MOSCOU – Il était censé être l'homme qui devait sauver l'Espagne d'un échec annoncé depuis l'affaire Julen Lopetegui, le sélectionneur débarqué juste avant l'entrée en lice à la Coupe du monde 2018. Mais le pompier Fernando Hierro n'a pas su éteindre le brasier qui consume la « Roja » depuis son arrivée en Russie.

Tout a commencé avec le psychodrame d'un homme promis aux plus beaux succès. Lopetegui avait redonné de l'allant à une sélection en perte de vitesse depuis le fiasco de la Coupe du monde 2014 au point de faire partie des grandissimes favoris pour l'édition 2018. Mais il a cédé aux sirènes du Real Madrid.

En faisant ce choix, il deviendra le pyromane dans la saga tragique de la sélection espagnole, qui s'est achevée sans gloire dimanche par une élimination en 8es de finale contre la Russie (1-1, 4-3 t.a.b), perpétuant la malédiction contre les pays hôtes de la Coupe du monde.

Ulcéré d'avoir appris son départ « cinq minutes » avant la publication du communiqué du Real, le président de la fédération Luis Rubiales a démis sans ménagement Lopetegui. Trois semaines après l'avoir prolongé jusqu'en 2020.

◆ Consigne:
Répondez aux questions suivantes d'après l'extrait ci-dessus sur l'Espagne à la Coupe du monde 2018.
1. Pour quel club Julen Lopetegui a-t-il quitté la sélection ?
2. Contre quel pays et à quel stade de la compétition l'Espagne a-t-elle été éliminée ?
3. Combien de temps avant la publication du communiqué du Real le président de la fédération a-t-il appris le départ de Lopetegui ?

◆ Données recueillies:
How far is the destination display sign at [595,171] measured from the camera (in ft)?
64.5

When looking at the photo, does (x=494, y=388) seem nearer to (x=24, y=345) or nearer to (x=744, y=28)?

◆ Corrigé:
1. Le Real Madrid.
2. Contre la Russie, en 8es de finale.
3. Cinq minutes avant.